The Texas Trucking Association is launching an initiative aimed at bringing about tort reform in the Lone Star State, with a coalition of members that now numbers about 90 behind the effort.
The Keep Texas Trucking Coalition was formed in late September, according to John Esparza, the president and CEO of the TTA. But in the past two weeks, the group has taken further steps to make itself known in preparation for the start of the five-month Texas legislative session that begins in January.
Membership in the group includes several business trade associations, such as the Texas Association of Business and the Southwest Movers Association, and specific companies, such as UPS and Cactus Express. The U.S. Chamber Institute for Legal Reform is also a member.
Not surprisingly, the impetus behind the KTTC is the same as what has been driving tort reform in other states like Louisiana: rising insurance rates spurred on by an increasing number of verdicts that have gone against trucking companies. But while the nuclear verdicts in the tens of millions of dollars grab the spotlight, Esparza said it is the accumulation of smaller cases that don’t grab the headlines that is pushing the coalition.
“As we started to see the rise in nuclear verdicts, we were absolutely seeing that while that’s getting the attention, that’s a problem of what is happening on the surface,” Esparaza said in an interview with FreightWaves.
The bigger issue are the smaller verdicts. With that in mind, the coalition expects to recommend several pieces of legislation that are not written yet but would be targeted at practices that the group’s members see as damaging.

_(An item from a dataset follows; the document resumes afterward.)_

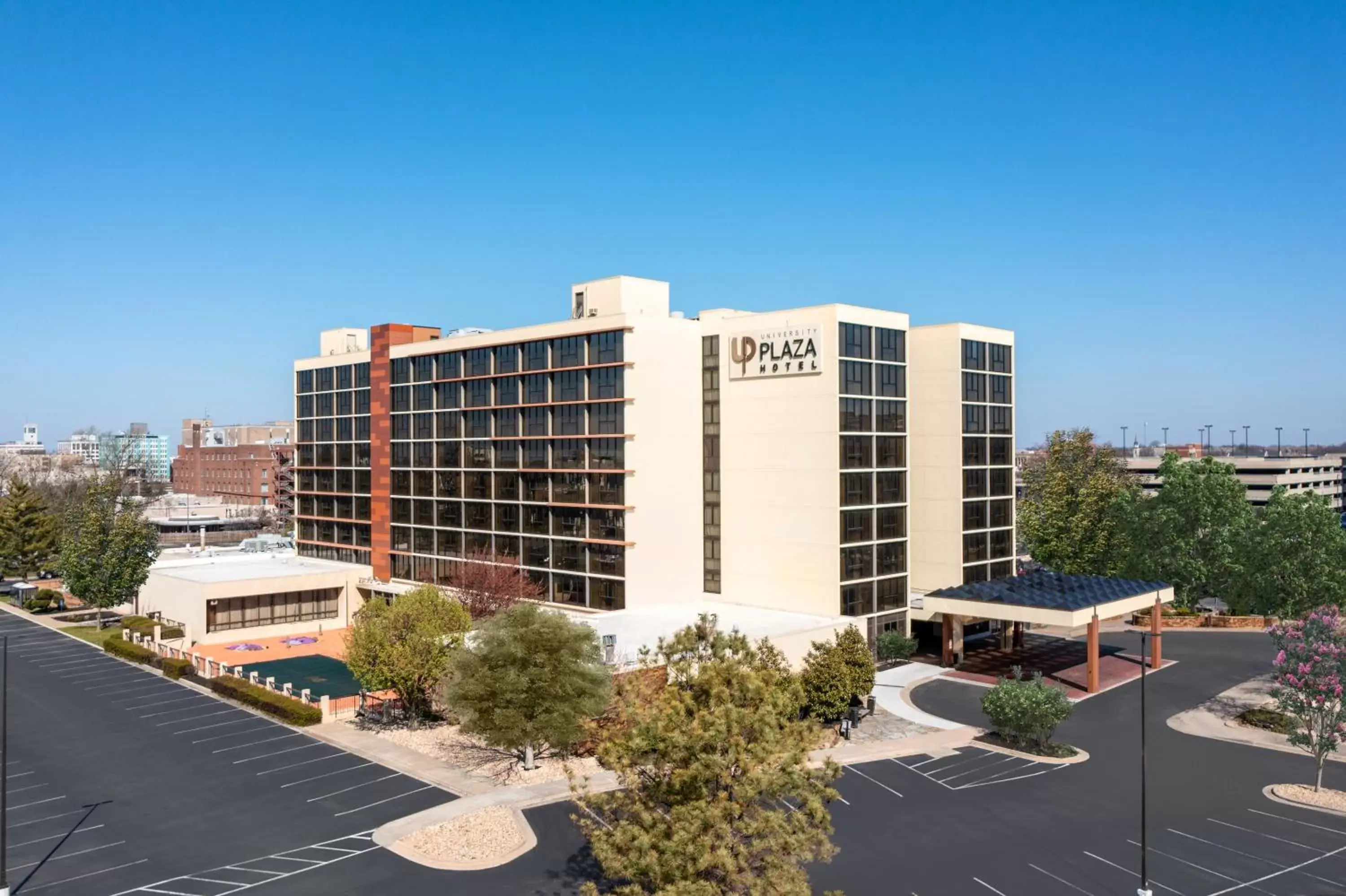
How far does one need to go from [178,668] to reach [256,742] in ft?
58.6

One is what the KTTC described as “fix-paid or incurred.” “Liable defendants should only be responsible for reasonable medical bills that are actually paid or owed by the claimant, not for unnecessary treatments and exorbitant charges by cooperative healthcare providers that are used as a mechanism to inflate damages in a lawsuit,” the coalition’s website said in describing what it is pushing back against.

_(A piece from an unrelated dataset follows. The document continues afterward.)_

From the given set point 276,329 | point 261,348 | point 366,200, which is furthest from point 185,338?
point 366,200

Esparza described the issue as one in which a victim in an accident has insurance but is instructed by trial attorneys to not use the coverage. The goal is to get a diagnosis from a doctor who might be tied to the trial attorney recommending more extensive and expensive treatments than the insurance company would pay for.
Esparza described the issue of non-use of insurance as “the main problem” in rising insurance costs today. Plaintiffs in lawsuits are being persuaded to not file for a payout from their insurance carrier, preferring to go into court and hope for an inflated number there, possibly backed by a doctor working alongside the trial attorney, he said.
Under the type of scenario that the coalition envisions, Esparza said a person who uses their insurance to be compensated would have that insurer set a rate, “and the jury will see that and say OK.” What he said the coalition is pushing back against is a situation in which a victim of an accident, even if he or she is insured, is instructed to keep the insurer out of the process. That opens the door for a judgment in which the cost and compensation for that injury might be in the range of $100,000 for something that an insurer would estimate to cost a fraction of that.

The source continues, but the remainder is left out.